#### Excerto escolhido

A resposta curta (atualizada para a lei anti-okupa de 2025)
Desde abril de 2025, a lei anti-okupa espanhola (Ley Orgánica 1/2025) permite à polícia remover ocupantes ilegais recentes em cerca de 48 horas após uma invasão denunciada, e encaminha os casos que perdem essa janela para um julgamento penal acelerado que pode resolver-se em cerca de 15–20 dias — face a uma média anterior à reforma de mais de 23 meses. A velha história de “o seu apartamento espanhol vazio é um refém legal de um a dois anos” já não é exata para ocupações detetadas cedo. O risco é agora sobretudo de velocidade de deteção, não dos tribunais.
Okupación vs allanamiento — a distinção que decide tudo
A lei espanhola divide a ocupação ilegal em duas categorias, e qual se aplica decide a rapidez com que pode agir.
- Allanamiento de morada — invadir uma habitação habitada (a sua casa real ou uma casa em uso ativo). Um crime claro; a polícia pode atuar de imediato.
- Usurpación (Código Penal art. 245) — ocupar um imóvel que não é a residência principal de alguém (uma segunda casa vazia ou apartamento de investimento). Continua a ser a categoria em que a maioria dos compradores estrangeiros se enquadra — mas com a reforma de 2025 é agora tratada muito mais depressa do que antes.
O novo calendário de despejo
Prazos realistas ao abrigo da Ley Orgánica 1/2025:
- ~48 horas — se a invasão for recente e denunciada prontamente, a polícia pode remover os ocupantes sem esperar uma ordem judicial completa (tratada como crime flagrante).
- ~15–20 dias — para casos passada a janela imediata, via o julgamento penal acelerado introduzido pela reforma.
- Mais longo — apenas quando os ocupantes são formalmente avaliados como “vulneráveis” (p. ex. famílias com menores): os tribunais notificam os serviços sociais, que têm um prazo definido (normalmente 1–3 meses) para organizar habitação alternativa antes de o despejo prosseguir.
Onde a Lei da Habitação de 2023 ainda importa
A Lei da Habitação de 2023 (Ley 12/2023) é distinta da reforma anti-okupa de 2025. Rege sobretudo os inquilinos — pessoas com contrato — alargando proteções para arrendatários vulneráveis e acrescentando passos antes do seu despejo. Não protege ocupantes criminosos, e a lei de 2025 foi concebida especificamente para fechar a perceção de que os okupas eram intocáveis. Mantenha as duas separadas: os litígios de inquilinos (Ley 12/2023) são lentos; a ocupação criminosa (Ley Orgánica 1/2025) é agora rápida.

#### Registos fornecidos
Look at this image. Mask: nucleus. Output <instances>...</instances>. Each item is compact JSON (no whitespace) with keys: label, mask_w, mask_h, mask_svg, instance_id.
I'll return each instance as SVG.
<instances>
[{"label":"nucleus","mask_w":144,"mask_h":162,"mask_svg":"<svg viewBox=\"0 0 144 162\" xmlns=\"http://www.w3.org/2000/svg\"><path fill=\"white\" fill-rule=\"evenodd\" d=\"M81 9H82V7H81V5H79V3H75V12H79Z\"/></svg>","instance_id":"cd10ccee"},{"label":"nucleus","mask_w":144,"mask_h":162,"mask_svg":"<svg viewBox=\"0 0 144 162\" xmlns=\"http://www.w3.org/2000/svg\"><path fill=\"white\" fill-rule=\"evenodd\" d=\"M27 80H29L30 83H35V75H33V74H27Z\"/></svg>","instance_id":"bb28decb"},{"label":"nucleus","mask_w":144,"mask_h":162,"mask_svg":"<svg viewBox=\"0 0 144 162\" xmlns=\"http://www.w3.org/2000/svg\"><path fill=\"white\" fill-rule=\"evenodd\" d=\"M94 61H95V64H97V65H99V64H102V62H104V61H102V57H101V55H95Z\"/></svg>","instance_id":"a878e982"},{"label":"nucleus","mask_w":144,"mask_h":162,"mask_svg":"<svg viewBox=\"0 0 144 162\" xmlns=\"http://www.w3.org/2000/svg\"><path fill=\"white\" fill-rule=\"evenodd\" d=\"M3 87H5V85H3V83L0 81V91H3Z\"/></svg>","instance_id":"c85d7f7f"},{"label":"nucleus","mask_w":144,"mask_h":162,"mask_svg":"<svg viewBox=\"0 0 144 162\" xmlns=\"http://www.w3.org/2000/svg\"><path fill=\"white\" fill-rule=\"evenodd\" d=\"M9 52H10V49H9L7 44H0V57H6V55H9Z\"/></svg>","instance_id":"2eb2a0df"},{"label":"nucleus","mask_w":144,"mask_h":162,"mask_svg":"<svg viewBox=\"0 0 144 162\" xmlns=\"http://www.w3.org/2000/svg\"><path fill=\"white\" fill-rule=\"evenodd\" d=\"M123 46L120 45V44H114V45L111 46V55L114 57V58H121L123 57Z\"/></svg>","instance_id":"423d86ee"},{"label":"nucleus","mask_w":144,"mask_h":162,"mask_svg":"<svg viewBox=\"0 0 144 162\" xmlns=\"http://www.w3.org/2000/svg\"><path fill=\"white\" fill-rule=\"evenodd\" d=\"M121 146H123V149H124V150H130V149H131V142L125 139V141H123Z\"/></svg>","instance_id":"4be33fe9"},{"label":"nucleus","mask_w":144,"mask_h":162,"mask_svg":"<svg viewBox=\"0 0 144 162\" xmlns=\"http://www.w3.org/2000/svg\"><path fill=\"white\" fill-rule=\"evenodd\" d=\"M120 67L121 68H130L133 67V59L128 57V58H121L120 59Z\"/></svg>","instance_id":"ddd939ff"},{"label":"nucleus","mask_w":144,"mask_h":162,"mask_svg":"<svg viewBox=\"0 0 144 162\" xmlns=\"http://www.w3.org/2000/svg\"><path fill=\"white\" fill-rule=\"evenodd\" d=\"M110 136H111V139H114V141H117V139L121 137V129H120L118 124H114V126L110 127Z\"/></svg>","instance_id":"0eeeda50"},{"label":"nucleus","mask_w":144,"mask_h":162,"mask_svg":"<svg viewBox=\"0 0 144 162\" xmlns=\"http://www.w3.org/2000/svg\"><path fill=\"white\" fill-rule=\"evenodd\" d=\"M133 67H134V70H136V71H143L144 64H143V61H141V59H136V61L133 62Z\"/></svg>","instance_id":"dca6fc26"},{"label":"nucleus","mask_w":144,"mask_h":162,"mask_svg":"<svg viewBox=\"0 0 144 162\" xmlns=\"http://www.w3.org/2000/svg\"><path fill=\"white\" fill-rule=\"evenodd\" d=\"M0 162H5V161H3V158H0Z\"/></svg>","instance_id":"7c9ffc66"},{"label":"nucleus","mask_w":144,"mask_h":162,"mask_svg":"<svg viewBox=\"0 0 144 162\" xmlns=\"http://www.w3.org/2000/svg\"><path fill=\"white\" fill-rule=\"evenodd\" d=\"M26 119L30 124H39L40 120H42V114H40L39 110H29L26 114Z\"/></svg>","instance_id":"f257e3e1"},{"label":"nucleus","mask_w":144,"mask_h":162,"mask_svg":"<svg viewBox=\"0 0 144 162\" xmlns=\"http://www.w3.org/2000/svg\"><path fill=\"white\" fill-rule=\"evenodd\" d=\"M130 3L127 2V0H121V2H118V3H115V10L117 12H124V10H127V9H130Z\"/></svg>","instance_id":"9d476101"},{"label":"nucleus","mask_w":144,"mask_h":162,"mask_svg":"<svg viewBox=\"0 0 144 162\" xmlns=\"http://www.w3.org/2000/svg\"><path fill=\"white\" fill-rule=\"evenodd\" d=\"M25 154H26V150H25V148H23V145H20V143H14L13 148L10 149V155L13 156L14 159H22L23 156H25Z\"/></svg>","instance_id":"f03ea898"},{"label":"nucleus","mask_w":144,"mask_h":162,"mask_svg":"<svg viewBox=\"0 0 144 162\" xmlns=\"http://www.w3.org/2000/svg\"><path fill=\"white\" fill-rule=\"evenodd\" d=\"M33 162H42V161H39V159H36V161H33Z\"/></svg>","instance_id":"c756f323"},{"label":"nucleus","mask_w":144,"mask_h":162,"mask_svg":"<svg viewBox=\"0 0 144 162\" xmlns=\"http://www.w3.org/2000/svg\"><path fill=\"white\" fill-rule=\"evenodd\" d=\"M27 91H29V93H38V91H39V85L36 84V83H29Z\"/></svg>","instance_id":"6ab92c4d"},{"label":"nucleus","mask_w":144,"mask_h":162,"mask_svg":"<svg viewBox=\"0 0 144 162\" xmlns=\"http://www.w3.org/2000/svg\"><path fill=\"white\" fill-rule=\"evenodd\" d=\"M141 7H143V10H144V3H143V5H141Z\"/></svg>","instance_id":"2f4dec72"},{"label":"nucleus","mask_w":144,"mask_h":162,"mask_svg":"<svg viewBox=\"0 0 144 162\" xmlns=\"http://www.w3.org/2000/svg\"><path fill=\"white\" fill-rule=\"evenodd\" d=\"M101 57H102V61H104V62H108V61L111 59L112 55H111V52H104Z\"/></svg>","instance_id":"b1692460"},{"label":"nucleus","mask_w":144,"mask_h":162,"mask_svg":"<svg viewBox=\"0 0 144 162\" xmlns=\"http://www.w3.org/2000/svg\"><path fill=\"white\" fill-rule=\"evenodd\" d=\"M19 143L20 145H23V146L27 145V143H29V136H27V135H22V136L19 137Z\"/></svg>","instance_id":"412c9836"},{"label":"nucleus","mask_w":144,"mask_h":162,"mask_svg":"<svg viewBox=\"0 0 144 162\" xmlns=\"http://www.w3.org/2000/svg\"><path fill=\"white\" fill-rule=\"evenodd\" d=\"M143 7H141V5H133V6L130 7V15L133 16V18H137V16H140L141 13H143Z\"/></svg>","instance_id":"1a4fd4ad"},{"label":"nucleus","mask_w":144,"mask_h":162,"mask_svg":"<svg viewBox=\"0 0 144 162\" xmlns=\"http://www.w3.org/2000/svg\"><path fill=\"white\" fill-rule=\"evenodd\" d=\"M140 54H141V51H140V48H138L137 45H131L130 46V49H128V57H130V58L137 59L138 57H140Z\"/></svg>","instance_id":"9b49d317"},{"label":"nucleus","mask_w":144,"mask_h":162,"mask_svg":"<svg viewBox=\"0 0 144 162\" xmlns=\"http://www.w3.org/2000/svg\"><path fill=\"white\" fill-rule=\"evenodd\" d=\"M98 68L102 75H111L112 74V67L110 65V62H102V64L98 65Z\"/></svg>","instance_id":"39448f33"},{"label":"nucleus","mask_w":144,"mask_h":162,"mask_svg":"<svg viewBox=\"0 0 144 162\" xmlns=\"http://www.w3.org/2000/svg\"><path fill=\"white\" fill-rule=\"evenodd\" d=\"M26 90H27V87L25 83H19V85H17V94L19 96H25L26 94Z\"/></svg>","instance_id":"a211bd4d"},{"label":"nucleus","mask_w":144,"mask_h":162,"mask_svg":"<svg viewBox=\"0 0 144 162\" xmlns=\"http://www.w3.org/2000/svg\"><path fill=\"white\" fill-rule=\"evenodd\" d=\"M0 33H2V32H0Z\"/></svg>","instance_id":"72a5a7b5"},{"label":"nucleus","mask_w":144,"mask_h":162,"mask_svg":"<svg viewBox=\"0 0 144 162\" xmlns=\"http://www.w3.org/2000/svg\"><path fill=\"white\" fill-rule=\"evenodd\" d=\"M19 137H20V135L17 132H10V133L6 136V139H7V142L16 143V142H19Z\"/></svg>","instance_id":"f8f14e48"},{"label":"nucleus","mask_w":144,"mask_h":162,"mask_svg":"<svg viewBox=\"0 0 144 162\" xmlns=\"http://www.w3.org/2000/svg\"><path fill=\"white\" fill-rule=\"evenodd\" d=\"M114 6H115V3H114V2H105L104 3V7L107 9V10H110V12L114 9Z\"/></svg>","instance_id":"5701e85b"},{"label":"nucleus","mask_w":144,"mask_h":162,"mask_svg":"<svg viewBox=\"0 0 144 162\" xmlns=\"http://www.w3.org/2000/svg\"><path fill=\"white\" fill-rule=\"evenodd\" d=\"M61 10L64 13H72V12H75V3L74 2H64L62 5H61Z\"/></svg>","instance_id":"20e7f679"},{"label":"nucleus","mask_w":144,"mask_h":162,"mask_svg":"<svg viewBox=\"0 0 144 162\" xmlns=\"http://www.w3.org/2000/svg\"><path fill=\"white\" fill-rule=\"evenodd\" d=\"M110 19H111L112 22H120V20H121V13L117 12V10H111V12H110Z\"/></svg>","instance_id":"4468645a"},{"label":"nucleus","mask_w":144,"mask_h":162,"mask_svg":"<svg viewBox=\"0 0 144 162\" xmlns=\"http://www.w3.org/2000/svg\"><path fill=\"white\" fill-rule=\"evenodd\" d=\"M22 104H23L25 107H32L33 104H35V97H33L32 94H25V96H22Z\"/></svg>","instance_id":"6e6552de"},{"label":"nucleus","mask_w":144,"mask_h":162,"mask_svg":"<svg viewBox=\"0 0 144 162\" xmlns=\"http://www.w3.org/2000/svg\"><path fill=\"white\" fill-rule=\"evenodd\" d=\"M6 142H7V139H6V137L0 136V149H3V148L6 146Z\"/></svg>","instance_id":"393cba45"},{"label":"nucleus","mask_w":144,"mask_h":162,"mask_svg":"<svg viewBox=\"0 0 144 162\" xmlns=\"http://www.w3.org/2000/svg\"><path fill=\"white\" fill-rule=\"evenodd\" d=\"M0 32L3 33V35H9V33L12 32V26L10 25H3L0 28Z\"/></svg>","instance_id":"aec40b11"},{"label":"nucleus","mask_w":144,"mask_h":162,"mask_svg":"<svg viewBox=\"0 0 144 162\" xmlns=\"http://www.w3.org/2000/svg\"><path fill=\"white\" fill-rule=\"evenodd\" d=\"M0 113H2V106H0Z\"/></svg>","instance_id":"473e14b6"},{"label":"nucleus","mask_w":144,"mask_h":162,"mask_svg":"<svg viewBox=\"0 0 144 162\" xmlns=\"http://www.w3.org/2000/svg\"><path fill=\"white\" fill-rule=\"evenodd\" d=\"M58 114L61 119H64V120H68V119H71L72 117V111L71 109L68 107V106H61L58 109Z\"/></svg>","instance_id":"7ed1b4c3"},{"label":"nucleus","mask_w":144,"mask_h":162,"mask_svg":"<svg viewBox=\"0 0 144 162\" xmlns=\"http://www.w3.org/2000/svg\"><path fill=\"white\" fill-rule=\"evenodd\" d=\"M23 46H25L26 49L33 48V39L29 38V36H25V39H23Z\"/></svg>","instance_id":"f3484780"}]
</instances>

#### Tarefa 1
Copie do texto sobre a lei anti-okupa o trecho que começa em "- Usurpación (Código" e segue até "introduzido pela reforma.".
#### Tarefa 2
No texto sobre a lei anti-okupa, resuma em menos palavras o parágrafo que começa por "A Lei da Habitação de 2023 (Ley 12/2023) é distinta", mantendo os factos principais.
#### Tarefa 3
Escreva a continuação do texto sobre a lei anti-okupa espanhola a partir da última frase apresentada.

#### Resposta 1
- Usurpación (Código Penal art. 245) — ocupar um imóvel que não é a residência principal de alguém (uma segunda casa vazia ou apartamento de investimento). Continua a ser a categoria em que a maioria dos compradores estrangeiros se enquadra — mas com a reforma de 2025 é agora tratada muito mais depressa do que antes.
O novo calendário de despejo
Prazos realistas ao abrigo da Ley Orgánica 1/2025:
- ~48 horas — se a invasão for recente e denunciada prontamente, a polícia pode remover os ocupantes sem esperar uma ordem judicial completa (tratada como crime flagrante).
- ~15–20 dias — para casos passada a janela imediata, via o julgamento penal acelerado introduzido pela reforma.

#### Resposta 2
A Lei da Habitação de 2023 (Ley 12/2023) é diferente da reforma anti-okupa de 2025. Aplica-se sobretudo a inquilinos com contrato: dá mais proteção aos arrendatários vulneráveis e junta passos antes do despejo. Não protege ocupantes criminosos. A lei de 2025 foi feita para acabar com a ideia de que os okupas eram intocáveis. Os litígios com inquilinos são lentos, mas a ocupação criminosa é agora resolvida depressa.

#### Resposta 3
Como proteger um imóvel que acabou de comprar
Como a nova lei recompensa a rapidez, a prevenção e a deteção rápida importam mais do que nunca:
- Alarme monitorizado com resposta rápida de segurança privada — o seu sistema de alerta precoce para a janela de 48 horas.
- Gestor local a visitar duas vezes por semana para que uma ocupação seja detetada em dias, não em semanas.
- Faça-o parecer habitado — luzes, estores, recolha de correio.
- Seguro anti-okupa — 200–500 €/ano, cobre custos jurídicos e por vezes rendas perdidas se ainda assim for a tribunal.
- Denuncie de imediato — a via de remoção expressa depende de uma denúncia policial pronta.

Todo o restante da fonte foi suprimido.